Getting Started
This page covers a minimal setup for Spark 3.5 and Hive 4.0.1 using Hive Warehouse Connector.
Prerequisites
- HiveServer2 (LLAP) and Hive Metastore are running and reachable.
- Spark has access to Hive client configs (
hive-site.xml,core-site.xml,hdfs-site.xml). - If Kerberos is enabled, a valid principal and keytab are available and HS2 is configured for Kerberos auth.
Build the assembly jar
From the repo root:
sbt -Dspark.version=3.5.6 -Dhive.version=4.0.1 -Dscala.version=2.12.18 assembly
The jar will be under target/scala-2.12/.

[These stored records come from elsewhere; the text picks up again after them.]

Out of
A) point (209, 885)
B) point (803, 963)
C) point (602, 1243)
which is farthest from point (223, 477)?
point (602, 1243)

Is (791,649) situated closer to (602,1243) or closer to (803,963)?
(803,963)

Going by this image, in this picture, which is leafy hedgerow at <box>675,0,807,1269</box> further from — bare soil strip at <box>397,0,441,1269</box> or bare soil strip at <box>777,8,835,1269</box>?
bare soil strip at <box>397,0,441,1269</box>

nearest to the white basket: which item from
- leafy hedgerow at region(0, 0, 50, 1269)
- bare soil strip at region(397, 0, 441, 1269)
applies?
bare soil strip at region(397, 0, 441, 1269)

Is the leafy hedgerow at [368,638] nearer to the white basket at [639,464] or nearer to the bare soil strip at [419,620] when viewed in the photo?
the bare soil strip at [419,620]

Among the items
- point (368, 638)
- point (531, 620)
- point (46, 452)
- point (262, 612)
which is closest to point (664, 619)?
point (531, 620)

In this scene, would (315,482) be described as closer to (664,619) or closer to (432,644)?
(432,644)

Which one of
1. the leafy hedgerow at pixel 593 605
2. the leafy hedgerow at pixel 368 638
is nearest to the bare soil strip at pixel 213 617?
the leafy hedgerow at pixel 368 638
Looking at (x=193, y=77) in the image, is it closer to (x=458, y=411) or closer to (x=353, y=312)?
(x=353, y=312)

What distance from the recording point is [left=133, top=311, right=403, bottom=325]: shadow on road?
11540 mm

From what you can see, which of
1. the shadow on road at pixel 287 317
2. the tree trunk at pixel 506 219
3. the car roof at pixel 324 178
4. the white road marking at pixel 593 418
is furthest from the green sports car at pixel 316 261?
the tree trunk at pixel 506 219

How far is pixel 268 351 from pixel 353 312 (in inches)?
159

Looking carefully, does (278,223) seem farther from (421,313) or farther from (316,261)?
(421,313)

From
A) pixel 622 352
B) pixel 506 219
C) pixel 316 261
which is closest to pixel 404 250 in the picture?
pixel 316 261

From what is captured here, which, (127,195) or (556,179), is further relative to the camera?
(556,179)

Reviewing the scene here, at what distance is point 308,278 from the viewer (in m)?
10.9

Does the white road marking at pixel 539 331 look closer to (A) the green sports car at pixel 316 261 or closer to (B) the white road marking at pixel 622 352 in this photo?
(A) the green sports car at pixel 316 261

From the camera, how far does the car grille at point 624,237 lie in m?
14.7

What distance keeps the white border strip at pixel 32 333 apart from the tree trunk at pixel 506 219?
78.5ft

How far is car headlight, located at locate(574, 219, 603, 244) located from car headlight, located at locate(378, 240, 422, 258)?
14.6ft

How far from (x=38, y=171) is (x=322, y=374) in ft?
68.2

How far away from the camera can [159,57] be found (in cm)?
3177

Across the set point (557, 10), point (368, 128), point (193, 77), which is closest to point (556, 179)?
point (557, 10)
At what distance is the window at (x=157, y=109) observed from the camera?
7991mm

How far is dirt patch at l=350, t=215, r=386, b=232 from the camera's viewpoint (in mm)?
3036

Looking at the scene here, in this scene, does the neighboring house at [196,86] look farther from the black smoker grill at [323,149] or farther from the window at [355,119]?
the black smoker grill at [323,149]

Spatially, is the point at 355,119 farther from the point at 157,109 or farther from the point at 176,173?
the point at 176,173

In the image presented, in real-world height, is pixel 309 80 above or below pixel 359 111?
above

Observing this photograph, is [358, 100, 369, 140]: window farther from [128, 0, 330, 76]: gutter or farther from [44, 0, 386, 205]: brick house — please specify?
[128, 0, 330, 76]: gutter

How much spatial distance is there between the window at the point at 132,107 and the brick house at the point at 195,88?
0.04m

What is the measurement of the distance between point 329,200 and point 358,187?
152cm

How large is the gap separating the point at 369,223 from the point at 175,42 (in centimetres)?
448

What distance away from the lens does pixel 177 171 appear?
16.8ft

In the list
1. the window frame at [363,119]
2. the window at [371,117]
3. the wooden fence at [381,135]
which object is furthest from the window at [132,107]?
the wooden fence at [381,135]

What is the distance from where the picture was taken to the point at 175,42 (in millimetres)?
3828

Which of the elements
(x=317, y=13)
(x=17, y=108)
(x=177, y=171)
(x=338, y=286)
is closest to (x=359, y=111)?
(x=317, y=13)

Spark shell (secure access mode)
spark-shell \
--jars target/scala-2.12/hive-warehouse-connector-assembly-1.3.1.jar \
--conf spark.sql.hive.hiveserver2.jdbc.url="jdbc:hive2://hs2-host:10001/;transportMode=http;httpPath=cliservice;ssl=true" \
--conf spark.sql.hive.hiveserver2.jdbc.url.principal=hive/hs2-host@EXAMPLE.COM \
--conf spark.hadoop.hive.metastore.uris=thrift://hms-host:9083 \
--conf spark.datasource.hive.warehouse.read.mode=secure_access \
--conf spark.datasource.hive.warehouse.read.jdbc.mode=cluster \
--conf spark.datasource.hive.warehouse.load.staging.dir=hdfs://nameservice/apps/hwc_staging \
--conf spark.sql.extensions=com.hortonworks.spark.sql.rule.Extensions
Minimal Scala usage
import com.hortonworks.hwc.HiveWarehouseSession
val hwc = HiveWarehouseSession.session(spark).build()
hwc.executeUpdate("create database if not exists hwc_it")
val df = spark.range(0, 10).selectExpr("id", "concat('v', id) as v")
df.write
.format("com.hortonworks.spark.sql.hive.llap.HiveWarehouseConnector")
.option("database", "hwc_it")
.option("table", "t_acid")
.mode("overwrite")
.save()
hwc.sql("select count(*) as c from hwc_it.t_acid").show()
PySpark usage
pyspark \
--jars target/scala-2.12/hive-warehouse-connector-assembly-1.3.1.jar \
--py-files python/pyspark_hwc-1.3.1.zip
from pyspark.sql import SparkSession
spark = SparkSession.builder.getOrCreate()
spark.sql("show databases").show()